**** Texte de la page ****

Vie de famille
L'éveil sexuel des enfants
L'éveil sexuel des enfants
Photographe : Anne Villeneuve
Je montais à l’étage avec le panier à linge dans les bras et là, j’ai figé. La chambre de ma fille de cinq ans se trouve juste en haut des escaliers. La porte était ouverte. Elle était couchée sur le dos, toute nue. Son frère de six ans, par-dessus elle, avait aussi enlevé ses vêtements.
Mon premier réflexe a été d’aller voir mon conjoint et de lui annoncer: «Chéri, je pense qu’on doit parler aux enfants.» Mais, honnêtement, on ne savait pas vraiment quoi leur dire. Un peu gauchement, on leur a demandé ce qu’ils faisaient. «C’est Zoé qui voulait se mettre toute nue!» a lâché mon garçon, l’air un peu coupable. Mon grand savait, sans doute inconsciemment, que ce qu’il faisait avec sa soeur avait un petit air d’interdit. La situation s’est finalement conclue avec une banalité du genre, «ça ne se fait pas, mes amours. Ne le refaites plus, d’accord?»
Selon Mélanie Guérard, sexologue à la Clinique multidisciplinaire pour le développement de l’enfant, on aurait pu leur demander à quoi ils jouaient, comme s’il s’agissait d’un jeu comme un autre. On montre ainsi un signe d’ouverture aux questions présentes et futures de ces petits aventuriers. On leur explique que certaines choses se font, d’autres pas.

****

Énoncé
Modifiez le passage du texte sur l'éveil sexuel des enfants allant de "Selon Mélanie Guérard, sexologue" à "font, d’autres pas." en remplaçant "petits aventuriers" par "jeunes curieux". Servez-vous uniquement du texte.

**** Informations extraites ****

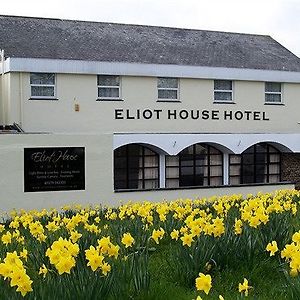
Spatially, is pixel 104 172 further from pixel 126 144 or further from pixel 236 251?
pixel 236 251

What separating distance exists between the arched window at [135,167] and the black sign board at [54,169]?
20.7 ft

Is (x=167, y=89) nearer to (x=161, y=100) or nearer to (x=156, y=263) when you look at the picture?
(x=161, y=100)

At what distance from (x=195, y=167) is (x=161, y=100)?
10.5ft

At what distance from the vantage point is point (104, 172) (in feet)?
56.2

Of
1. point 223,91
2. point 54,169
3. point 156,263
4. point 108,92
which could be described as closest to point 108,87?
point 108,92

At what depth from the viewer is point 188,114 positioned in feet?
78.5

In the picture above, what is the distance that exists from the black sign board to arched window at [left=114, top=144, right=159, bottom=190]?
6.31 meters

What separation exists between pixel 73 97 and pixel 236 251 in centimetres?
1618

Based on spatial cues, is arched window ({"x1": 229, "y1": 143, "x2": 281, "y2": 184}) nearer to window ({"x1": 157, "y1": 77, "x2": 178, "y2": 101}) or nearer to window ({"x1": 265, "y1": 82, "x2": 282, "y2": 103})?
window ({"x1": 265, "y1": 82, "x2": 282, "y2": 103})

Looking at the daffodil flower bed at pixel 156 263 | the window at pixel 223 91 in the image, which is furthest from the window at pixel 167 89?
the daffodil flower bed at pixel 156 263

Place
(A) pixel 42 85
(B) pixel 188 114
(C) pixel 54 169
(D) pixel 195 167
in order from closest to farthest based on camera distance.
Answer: (C) pixel 54 169, (A) pixel 42 85, (B) pixel 188 114, (D) pixel 195 167

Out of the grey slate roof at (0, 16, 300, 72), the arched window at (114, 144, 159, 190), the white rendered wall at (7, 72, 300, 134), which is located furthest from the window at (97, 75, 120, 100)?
the arched window at (114, 144, 159, 190)

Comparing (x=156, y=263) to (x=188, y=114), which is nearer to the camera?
(x=156, y=263)

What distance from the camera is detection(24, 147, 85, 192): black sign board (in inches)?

****

Réponse
Selon Mélanie Guérard, sexologue à la Clinique multidisciplinaire pour le développement de l’enfant, on aurait pu leur demander à quoi ils jouaient, comme s’il s’agissait d’un jeu comme un autre. On montre ainsi un signe d’ouverture aux questions présentes et futures de ces jeunes curieux. On leur explique que certaines choses se font, d’autres pas.